═══ Extracted text ═══

Poet Jeffery Beam
Reviews
< Jeffery Beam Home
Other Reviews:
From reviews of What We Have Lost: New & Selected
Poems 1977-2001
2003 Five Finalist Audie Award in Poetry from the Audio
Publishers Association.
The Audie Award in Poetry is given for excellence in
narration, direction, engineering, and mix of an audiobook
featuring poetry as its primary content.
Nominee American Library Association Gay / Lesbian
Non-fiction
Book Award.
From the nomination:
What We Have Lost chronicles over two decades of the career
of
Jeffery Beam, a prolific poet, tireless collaborator,
and—by
the way—accomplished botany librarian. It is an
exceptional
literary production that deserves your consideration. As
librarians we should be open to new media. Beam's CD set,
because it is gathered around the texts of his published and
forthcoming books of poetry deserves our recognition because
it preserves the value of the texts while adding layers of
images, commentary, sound, and accessibility to the
poetry.
As I say in the article on Beam in Greenwood Press'
forthcoming Dictionary of Gay Poets and Playwrights, "Beam
writes for the voice, as his collaborations with Lee Hoiby
attest, but he is as intent on how a poem sounds when it is
spoken as when it is sung. His ability to entertain as a
reader is neither an accident nor a minor part of his role as
a poet." Beam keeps up a steady schedule of readings, and
always leaves his audience fascinated with the pleasure of the
sound of words. His unaccompanied singing of some of his
poems, such as "The Song" from The Fountain, is remarkably
moving and appropriate to the text. Beam uses his sensitivity
to sound as well as a keen eye for design to make the compact
disk set What We Have Lost: New & Selected Poems
1977-2001,
his most impressive production so far. Few writers have the
understanding of media or the willingness to take risks that
such a project requires, but Beam is equal to the task. This
collection of text, sound files, and graphics exudes
sensuality and makes the poetry as appealing as any
multi-media effort to date. It compares favorably with such
well-funded efforts as Atlantic Unbound, the online expression
of the venerable periodical.

═══

_What to work on_.
1. Please list the aspects of an audiobook for which the Audie Award in Poetry is given, according to the Jeffery Beam reviews page.
2. Extend the Jeffery Beam reviews page with a few more sentences that pick up right after its final one.

═══ Stored data ═══

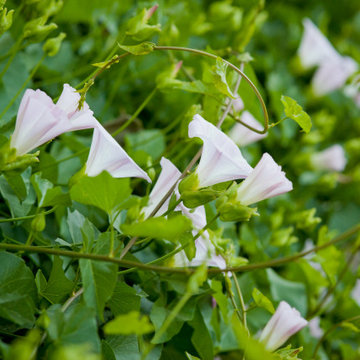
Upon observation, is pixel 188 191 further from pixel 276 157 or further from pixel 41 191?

═══

_Answer set_.
1. narration, direction, engineering, mix

2.
—Cy Dillon, Library Director, Stanley Library, Ferrum
College,
Virginia, and Associate Editor Nantahala Review
(v. 2 no. 1, Spring 2003)
Long ago and far away, I was a raw young college student at
the raw young University of North Carolina at Charlotte, whose
accreditation was then so green that its PR machine could only
brag that UNCC was "no longer an emerging university but a
university in fact." When I was no longer an emerging
sophomore but a sophomore in fact, I enrolled in UNCC's
fledgling Bachelor of Creative Arts Program, and soon found
myself in the company of various raw young Southern bohemians
who were living out their creative ambitions to the fullest in
the sheltered confines of a fancy new arts building. Most of
them would remain artistes only as long as it took to earn a
degree, after which they would come to their senses and enter
the career tracks of marketing executives, bankers, car
salesmen or Baptist preachers.
And then there was Jeffery Beam. Though they say he
was born the same year as myself—in a towel-spewing mill
town just a few miles from another mill town where I came
whining into the world—Jeffery always seemed to have
sprung
full-grown from some dense and mysterious forest, temporarily
shedding the raiments of the wood sprite to bring a dose of
magic to the mundane humanity of Dixie. I could never quite
figure out if I belonged in Creative Arts—strung out as I
was between a poet's lonely garret and the hubbub of the
student newspaper office (gee, la plus ça change...)—but
Jeffery always seemed to have "Congenital Artist" stamped on
his aura. Though we lost touch in the years immediately after
college, over the last decade or so I've been pleasantly
surprised to find the occasional Jeffery Beam chapbook in my
mailbox. I always assume that it has been placed there in the
wee-est hours by the West Coast brethren of Jeffery's Carolina
wood-sprite network.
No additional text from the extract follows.